Re: [RFC PATCH] mm, oom: allow oom reaper to race with exit_mmap

From: Tetsuo Handa
Date: Tue Jun 27 2017 - 10:26:49 EST


Michal Hocko wrote:
> On Tue 27-06-17 22:31:58, Tetsuo Handa wrote:
> > Michal Hocko wrote:
> > > On Tue 27-06-17 20:39:28, Tetsuo Handa wrote:
> > > > Michal Hocko wrote:
> > > > > > I wonder why you prefer timeout based approach. Your patch will after all
> > > > > > set MMF_OOM_SKIP if operations between down_write() and up_write() took
> > > > > > more than one second.
> > > > >
> > > > > if we reach down_write then we have unmapped the address space in
> > > > > exit_mmap and oom reaper cannot do much more.
> > > >
> > > > So, by the time down_write() is called, majority of memory is already released, isn't it?
> > >
> > > In most cases yes. To be put it in other words. By the time exit_mmap
> > > takes down_write there is nothing more oom reaper could reclaim.
> > >
> > Then, aren't there two exceptions which your patch cannot guarantee;
> > down_write(&mm->mmap_sem) in __ksm_exit() and __khugepaged_exit() ?
>
> yes it cannot. Those would be quite rare situations. Somebody holding
> the mmap sem would have to block those to wait for too long (that too
> long might be for ever actually if we are livelocked). We cannot rule
> that out of course and I would argue that it would be more appropriate
> to simply go after another task in those rare cases. There is not much
> we can really do.
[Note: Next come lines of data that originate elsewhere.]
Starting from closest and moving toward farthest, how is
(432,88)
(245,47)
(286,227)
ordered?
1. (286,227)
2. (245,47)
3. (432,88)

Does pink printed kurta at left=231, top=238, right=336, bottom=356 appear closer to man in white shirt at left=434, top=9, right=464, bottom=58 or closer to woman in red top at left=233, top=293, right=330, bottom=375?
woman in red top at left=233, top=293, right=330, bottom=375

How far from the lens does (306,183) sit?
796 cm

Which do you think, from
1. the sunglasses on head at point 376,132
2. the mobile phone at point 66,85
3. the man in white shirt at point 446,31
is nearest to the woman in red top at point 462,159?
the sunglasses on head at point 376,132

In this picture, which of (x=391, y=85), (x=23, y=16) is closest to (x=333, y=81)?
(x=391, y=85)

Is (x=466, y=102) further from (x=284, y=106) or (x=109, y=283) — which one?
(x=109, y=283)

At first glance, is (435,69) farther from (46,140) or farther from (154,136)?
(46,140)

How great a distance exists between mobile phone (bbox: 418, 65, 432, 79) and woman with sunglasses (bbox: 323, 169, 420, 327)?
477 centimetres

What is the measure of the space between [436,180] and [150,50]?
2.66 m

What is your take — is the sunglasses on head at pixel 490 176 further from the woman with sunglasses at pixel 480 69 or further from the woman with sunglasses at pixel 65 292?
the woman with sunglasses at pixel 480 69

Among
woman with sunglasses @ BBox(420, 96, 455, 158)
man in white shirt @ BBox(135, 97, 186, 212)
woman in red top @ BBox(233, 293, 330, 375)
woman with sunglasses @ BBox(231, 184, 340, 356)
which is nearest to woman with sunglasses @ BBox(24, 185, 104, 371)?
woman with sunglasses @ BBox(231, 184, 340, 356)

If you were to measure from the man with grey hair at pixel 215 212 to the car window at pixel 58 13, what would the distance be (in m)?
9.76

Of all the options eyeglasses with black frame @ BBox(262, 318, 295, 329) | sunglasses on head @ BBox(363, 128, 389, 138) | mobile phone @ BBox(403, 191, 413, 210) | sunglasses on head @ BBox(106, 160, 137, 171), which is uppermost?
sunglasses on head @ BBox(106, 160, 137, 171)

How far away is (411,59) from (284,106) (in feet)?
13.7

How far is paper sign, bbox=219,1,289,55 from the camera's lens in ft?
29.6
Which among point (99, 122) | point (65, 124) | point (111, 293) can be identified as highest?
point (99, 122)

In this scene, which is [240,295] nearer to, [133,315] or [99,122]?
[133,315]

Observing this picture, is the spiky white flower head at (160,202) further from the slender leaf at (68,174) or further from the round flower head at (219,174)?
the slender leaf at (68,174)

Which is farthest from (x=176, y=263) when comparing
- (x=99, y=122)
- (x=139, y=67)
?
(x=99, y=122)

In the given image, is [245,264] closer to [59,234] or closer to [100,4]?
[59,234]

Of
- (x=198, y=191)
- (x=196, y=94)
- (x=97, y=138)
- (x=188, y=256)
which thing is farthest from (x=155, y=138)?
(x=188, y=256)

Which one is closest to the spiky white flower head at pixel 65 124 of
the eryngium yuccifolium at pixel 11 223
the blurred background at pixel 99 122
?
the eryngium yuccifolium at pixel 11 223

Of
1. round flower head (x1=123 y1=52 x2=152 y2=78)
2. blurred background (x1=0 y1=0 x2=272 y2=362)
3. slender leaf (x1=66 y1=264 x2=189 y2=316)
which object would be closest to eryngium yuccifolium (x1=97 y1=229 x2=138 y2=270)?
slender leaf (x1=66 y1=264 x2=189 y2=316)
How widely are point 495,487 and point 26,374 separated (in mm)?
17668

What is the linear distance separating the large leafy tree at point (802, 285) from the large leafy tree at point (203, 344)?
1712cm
At some point the oom reaper has to give up and move
> on otherwise we are back to square one when OOM could deadlock...
>
> Maybe we can actually get rid of this down_write but I would go that way
> only when it proves to be a real issue.
>
> > Since for some reason exit_mmap() cannot be brought to before
> > ksm_exit(mm)/khugepaged_exit(mm) calls,
>
> 9ba692948008 ("ksm: fix oom deadlock") would tell you more about the
> ordering and the motivation.

I don't understand ksm nor khugepaged. But that commit was actually calling
ksm_exit() just before free_pgtables() in exit_mmap(). It is ba76149f47d8c939
("thp: khugepaged") which added /* must run before exit_mmap */ comment.

>
> >
> > ksm_exit(mm);
> > khugepaged_exit(mm); /* must run before exit_mmap */
> > exit_mmap(mm);
> >
> > shouldn't we try __oom_reap_task_mm() before calling these down_write()
> > if mm is OOM victim's?
>
> This is what we try. We simply try to get mmap_sem for read and do our
> work as soon as possible with the proposed patch. This is already an
> improvement, no?

We can ask the OOM reaper kernel thread try to reap before the OOM killer
releases oom_lock mutex. But that is not guaranteed. It is possible that
the OOM victim thread is executed until down_write() in __ksm_exit() or
__khugepaged_exit() and then the OOM reaper kernel thread starts calling
down_read_trylock().